I followed him downstairs.

Dangling the socks like a lantern before him, he laughed as we snuck past the party in the library; I could see that the Senior Tutor and a few others were clearly searching for him. We ran to the kitchen, where he put on a monstrous pair muddy black boots and handed me a pair of much cleaner ones. I took off my heels and was about to put on the socks when he told me to wait. He took a tea towel hanging from a nearby peg and knelt down and dried my ravaged feet. He did this both tenderly and vigorously so that he warmed my toes in the process. It was one of the most erotic things to happen to me in my life. I leant back and just enjoyed the sensation of his strong fingers kneading my frozen extremities. Gorgeous relief. Then I put on the socks and laced the boots.
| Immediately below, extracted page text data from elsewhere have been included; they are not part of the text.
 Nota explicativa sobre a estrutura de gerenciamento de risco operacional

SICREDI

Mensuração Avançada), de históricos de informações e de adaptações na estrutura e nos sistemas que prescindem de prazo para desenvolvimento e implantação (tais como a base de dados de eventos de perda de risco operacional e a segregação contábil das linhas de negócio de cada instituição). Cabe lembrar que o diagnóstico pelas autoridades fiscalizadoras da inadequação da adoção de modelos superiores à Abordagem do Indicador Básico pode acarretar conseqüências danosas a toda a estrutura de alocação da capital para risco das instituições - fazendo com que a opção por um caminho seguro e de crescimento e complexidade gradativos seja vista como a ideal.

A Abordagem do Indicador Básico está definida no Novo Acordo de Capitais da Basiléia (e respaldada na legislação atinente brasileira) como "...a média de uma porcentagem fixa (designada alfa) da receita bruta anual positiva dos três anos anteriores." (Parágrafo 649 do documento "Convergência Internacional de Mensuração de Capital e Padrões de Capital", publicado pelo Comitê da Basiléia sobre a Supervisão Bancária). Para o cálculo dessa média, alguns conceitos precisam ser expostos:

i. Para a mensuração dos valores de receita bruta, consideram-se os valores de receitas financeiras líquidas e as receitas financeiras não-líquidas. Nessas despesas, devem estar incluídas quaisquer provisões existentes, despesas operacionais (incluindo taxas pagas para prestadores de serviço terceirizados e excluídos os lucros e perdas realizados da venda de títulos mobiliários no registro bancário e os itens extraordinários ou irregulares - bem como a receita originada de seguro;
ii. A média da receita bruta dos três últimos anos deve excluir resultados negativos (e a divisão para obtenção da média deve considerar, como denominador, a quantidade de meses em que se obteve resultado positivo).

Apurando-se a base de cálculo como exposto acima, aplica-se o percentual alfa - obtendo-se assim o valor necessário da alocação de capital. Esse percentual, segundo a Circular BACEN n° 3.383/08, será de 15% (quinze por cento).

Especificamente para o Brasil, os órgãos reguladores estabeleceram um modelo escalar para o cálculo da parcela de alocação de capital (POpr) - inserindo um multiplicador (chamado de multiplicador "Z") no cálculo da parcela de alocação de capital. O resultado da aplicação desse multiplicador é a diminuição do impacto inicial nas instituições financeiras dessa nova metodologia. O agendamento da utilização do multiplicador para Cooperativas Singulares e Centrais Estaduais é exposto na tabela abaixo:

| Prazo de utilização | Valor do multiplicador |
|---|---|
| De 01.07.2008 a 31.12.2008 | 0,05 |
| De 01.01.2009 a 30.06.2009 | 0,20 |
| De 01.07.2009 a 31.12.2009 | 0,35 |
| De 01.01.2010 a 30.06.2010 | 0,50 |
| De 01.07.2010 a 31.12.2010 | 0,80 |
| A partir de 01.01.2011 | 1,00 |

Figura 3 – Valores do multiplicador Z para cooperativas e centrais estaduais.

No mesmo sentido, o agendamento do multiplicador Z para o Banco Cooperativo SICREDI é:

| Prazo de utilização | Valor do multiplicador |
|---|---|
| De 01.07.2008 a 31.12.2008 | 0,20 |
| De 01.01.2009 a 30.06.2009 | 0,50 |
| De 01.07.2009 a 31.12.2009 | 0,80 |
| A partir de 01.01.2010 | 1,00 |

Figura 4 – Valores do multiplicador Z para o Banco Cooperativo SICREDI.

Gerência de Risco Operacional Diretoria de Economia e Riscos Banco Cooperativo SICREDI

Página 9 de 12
‘These fit perfectly! Whose are they?’ I asked as I stood up.

‘They’re the Senior Tutor’s! He never wears them, although he’s forever promising me he’ll come for a hike with me,’ the Great Poet said, grinning widely at his triumphant surmise.

He grabbed a thick coat from the back of the door and slung it over me without saying anything more. Shutting the door quietly behind us, we ventured out into the garden, my feet sinking with a crisp crunch into the snow, dry and warm in the Senior Tutor’s boots.